Build an integrated shopping solution
Not many CMSs have genuinely terrific online shopping integration. MODX Revolution isn't one of them - at least, not yet. The most obvious choice is SimpleCart. Of the other alternatives, VisionCart is no loger maintained and miniShop and Shopkeeper are both Russian with limited English documentation.
What is "online shopping integration"? Online shopping has three main components, just like physical shopping - looking ("catalogue"), choosing("shopping cart"), paying ("checkout" or "payment gateway"). The payment gateway is best handled by an outside solution like FoxyCart that will keep credit card data safe - you really don't want to implement credit card security yourself. And you can probably use Articles as a product catalogue. But MODX lacks a completely convincing shopping cart solution.
Stop people clicking out of their documents
You right-click, intending to add a new tab. Instead, you hit "Refresh all". Oops, all your content just disappeared without warning or opportunity to repent. That can happen in MODX. Why? Implement autosave, as Google does in its email and office apps. Heck, just pop up a "You have unsaved work - do you really want to leave?" warning. I wrote a Cold-Fusion-based CMS in 2002 that did this, and I'm not a programmers's bootlace.
Simplify user management further
As of MODX 2.2.4, we now find a sort of wizard for MODX's notoriously complicated user permissions. The permissions system actually has a reason for being like this, but it's still too hard to use. Most sites have no more than four back-end roles: contributor, editor, senior editor, super-user. Make these four the default. Please.
And four nice-to-haves
Allow users to select document types
Many systems (yes, including Wordpress) let users create "news articles", "video pages", "product pages", "directory indexes" or whatever. Usually what this means is that you create a page with a particular template and all its custom fields (template variables, as MODX calls them). For whatever reason, many users find this simpler than creating a document and then choosing a template for it. A MODX extra could solve this, fast.

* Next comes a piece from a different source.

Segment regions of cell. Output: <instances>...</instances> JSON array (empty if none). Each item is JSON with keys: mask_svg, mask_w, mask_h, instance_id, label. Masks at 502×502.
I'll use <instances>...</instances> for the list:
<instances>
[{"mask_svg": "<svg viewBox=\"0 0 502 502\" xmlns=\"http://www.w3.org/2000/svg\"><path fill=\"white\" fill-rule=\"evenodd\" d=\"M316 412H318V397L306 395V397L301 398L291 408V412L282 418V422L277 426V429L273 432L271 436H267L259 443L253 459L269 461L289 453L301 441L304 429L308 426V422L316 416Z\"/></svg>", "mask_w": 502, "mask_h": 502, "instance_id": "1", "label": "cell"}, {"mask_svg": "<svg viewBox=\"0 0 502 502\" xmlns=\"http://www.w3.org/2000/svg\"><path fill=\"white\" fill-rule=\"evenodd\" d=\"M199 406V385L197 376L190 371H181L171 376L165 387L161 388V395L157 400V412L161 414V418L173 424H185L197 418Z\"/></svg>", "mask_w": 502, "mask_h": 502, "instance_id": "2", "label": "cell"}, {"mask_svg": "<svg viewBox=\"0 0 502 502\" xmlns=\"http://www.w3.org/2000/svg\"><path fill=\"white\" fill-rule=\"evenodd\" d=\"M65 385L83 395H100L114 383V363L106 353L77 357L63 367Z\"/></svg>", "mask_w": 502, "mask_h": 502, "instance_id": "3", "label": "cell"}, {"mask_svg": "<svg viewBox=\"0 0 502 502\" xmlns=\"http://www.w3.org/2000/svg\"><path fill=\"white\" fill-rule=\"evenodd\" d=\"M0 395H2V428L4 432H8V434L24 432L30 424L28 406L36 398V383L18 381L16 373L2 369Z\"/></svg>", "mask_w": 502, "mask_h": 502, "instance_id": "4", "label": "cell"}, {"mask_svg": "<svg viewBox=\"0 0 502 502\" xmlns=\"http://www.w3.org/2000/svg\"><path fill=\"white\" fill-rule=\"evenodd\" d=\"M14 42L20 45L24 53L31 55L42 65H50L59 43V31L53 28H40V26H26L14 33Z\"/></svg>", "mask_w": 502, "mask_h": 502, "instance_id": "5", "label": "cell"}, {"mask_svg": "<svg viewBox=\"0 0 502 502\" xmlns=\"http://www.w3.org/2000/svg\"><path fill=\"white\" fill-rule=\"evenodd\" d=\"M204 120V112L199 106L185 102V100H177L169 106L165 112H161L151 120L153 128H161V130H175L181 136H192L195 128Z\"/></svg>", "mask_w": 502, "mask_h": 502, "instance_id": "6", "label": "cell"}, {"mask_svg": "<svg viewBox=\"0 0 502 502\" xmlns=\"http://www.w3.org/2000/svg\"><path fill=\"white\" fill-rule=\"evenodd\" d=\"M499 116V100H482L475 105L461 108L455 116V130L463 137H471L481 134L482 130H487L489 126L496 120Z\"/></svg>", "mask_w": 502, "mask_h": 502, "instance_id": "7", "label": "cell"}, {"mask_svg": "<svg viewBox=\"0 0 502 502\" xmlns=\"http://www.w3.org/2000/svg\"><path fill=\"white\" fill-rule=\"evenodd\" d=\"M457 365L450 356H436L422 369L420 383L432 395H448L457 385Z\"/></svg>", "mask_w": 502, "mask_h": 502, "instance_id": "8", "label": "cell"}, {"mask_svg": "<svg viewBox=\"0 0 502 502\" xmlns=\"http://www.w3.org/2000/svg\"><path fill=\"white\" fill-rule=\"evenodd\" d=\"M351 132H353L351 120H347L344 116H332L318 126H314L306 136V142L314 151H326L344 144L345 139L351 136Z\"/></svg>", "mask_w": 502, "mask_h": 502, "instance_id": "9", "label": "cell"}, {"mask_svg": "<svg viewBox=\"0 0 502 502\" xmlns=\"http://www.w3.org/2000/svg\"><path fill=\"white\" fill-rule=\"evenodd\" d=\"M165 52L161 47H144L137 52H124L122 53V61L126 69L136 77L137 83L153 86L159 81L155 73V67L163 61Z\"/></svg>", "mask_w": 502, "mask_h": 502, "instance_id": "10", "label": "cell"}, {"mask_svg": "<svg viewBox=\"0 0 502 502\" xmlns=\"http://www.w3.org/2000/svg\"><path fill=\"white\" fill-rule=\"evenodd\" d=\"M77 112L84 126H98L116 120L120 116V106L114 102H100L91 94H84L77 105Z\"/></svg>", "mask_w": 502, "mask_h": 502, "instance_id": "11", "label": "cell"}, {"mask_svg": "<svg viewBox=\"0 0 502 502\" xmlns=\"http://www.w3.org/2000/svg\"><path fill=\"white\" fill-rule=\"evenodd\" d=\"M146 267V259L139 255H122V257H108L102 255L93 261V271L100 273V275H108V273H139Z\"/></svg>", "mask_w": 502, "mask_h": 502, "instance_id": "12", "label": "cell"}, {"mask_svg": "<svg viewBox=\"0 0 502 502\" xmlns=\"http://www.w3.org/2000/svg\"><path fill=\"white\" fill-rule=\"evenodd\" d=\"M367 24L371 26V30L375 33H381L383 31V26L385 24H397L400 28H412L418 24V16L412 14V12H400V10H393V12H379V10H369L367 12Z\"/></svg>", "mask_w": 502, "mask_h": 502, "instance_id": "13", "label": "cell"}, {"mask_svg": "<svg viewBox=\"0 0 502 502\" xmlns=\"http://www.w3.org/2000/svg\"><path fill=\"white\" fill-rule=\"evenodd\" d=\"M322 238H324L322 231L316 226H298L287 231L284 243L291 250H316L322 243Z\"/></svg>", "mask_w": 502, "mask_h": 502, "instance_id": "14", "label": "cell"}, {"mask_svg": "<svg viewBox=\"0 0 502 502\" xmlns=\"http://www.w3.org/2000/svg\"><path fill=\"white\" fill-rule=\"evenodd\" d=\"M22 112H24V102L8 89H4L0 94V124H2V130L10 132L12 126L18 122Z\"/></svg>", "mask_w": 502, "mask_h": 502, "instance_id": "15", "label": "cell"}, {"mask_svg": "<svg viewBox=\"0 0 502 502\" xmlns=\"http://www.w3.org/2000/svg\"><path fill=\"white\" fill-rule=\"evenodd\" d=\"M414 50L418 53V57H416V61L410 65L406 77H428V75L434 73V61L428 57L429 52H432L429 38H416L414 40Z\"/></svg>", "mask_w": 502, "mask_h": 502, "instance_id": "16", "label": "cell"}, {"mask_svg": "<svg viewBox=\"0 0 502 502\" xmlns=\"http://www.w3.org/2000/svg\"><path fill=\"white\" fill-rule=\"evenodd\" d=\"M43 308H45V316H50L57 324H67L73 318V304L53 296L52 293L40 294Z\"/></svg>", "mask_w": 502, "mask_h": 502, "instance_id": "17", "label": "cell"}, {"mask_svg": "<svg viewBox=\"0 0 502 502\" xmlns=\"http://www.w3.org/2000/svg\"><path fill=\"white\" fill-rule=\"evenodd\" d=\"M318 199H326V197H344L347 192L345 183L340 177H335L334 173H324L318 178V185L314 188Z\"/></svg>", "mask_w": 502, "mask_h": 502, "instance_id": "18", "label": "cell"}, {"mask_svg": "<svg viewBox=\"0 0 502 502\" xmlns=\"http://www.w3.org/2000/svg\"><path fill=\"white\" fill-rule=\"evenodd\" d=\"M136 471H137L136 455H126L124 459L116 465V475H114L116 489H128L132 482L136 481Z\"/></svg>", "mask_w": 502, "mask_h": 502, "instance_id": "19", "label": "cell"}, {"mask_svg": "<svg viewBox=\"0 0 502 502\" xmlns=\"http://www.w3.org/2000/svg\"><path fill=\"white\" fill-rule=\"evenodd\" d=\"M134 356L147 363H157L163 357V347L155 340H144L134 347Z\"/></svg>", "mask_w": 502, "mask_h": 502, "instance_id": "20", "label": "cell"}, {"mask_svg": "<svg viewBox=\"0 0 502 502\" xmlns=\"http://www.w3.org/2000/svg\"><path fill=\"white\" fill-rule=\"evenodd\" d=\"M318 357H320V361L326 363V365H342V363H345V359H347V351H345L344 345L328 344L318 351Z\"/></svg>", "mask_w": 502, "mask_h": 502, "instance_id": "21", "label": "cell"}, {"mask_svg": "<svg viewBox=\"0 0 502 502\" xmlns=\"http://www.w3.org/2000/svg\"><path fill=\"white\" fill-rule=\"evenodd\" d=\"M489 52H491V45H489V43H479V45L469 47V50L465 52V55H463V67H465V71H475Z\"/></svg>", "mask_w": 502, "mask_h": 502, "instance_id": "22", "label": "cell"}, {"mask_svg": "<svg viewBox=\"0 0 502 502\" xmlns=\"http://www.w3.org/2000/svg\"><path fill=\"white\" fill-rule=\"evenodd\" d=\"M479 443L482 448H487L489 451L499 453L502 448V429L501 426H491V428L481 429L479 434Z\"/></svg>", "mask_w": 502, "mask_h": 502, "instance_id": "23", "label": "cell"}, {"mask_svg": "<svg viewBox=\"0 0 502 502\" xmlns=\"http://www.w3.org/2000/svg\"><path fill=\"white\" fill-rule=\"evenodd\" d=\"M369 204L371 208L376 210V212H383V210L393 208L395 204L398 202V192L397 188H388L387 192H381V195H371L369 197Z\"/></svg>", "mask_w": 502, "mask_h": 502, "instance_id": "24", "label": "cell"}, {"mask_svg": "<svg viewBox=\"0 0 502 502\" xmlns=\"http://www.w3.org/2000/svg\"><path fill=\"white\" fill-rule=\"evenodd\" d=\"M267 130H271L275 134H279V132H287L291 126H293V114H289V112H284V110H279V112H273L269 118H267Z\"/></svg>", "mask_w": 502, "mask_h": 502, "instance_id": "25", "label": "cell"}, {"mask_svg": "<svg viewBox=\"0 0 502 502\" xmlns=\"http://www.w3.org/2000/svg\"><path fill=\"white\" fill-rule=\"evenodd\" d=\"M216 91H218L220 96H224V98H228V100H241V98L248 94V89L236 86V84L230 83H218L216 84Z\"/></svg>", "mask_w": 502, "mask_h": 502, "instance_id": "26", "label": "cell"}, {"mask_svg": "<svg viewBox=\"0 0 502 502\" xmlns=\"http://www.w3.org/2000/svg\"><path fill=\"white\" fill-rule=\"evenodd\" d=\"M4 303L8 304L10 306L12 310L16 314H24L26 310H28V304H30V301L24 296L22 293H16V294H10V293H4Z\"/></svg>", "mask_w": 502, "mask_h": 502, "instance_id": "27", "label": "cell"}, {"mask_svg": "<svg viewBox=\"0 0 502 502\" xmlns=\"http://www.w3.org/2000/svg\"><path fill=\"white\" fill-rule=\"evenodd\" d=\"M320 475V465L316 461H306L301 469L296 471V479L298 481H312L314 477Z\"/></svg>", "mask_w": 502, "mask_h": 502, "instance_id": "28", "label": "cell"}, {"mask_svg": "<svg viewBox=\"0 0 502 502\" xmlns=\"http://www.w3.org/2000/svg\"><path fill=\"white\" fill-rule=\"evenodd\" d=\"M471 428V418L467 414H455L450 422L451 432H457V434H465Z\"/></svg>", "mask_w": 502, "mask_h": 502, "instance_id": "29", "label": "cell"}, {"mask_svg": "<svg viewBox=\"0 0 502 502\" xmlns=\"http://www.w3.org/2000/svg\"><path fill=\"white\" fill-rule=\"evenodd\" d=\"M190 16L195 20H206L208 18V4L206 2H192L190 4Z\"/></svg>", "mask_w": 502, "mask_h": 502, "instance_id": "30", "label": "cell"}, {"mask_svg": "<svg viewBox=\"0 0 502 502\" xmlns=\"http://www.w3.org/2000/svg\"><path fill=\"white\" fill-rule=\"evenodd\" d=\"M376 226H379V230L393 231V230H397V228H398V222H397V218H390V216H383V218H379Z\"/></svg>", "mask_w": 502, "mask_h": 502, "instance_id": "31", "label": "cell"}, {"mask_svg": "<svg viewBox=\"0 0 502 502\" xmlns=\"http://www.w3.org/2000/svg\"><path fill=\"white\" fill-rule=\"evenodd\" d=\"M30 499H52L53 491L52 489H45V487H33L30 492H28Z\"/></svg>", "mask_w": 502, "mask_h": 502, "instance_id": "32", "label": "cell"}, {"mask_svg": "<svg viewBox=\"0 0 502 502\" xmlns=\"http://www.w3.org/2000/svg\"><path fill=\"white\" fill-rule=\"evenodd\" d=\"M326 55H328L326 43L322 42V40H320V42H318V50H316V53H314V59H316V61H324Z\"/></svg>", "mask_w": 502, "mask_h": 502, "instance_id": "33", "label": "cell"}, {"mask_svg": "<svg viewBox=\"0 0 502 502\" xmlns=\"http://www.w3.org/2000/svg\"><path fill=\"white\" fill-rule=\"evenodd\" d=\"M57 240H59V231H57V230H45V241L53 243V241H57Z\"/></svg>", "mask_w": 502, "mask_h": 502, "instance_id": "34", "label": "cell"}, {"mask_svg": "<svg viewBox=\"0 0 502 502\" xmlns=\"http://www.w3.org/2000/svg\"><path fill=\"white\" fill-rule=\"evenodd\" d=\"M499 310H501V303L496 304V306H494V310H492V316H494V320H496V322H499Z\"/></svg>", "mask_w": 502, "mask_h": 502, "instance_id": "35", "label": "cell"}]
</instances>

Restructure the layout for wide screens
More and more people have 1920-pixel screen widths. In MODX, this means a 1600-pixel by 400-pixel content window like the one I'm typing into as I write this. This window is about 1100 pixels too wide and about 500 pixels too short. Create an option for user to shove all the metadata over on the right-hand side and have the content take up the middle of the page.
Enable one-click updating
Another trick that Wordpress gets right. MODX requires you to FTP the updated software over the top of your existing installation, to use software that will merge directories, and then to rerun the installer. Which FTP software supports directory merging? Good luck finding out, if you're on a PC (apparently Cyberduck works). Backing up your installation is recommended too. It's not that hard, but it does make people less keen to update.
Write an end-user manual
Still not done three years after Revolution came out. What do you hand to the marketing assistant who will have to edit content twice a week? Because in some cases she matters a lot more to the site than most of the fancy widgets and functionality on the site. OK, this one I can do something about. So I am. You should feel free to post your suggestions too.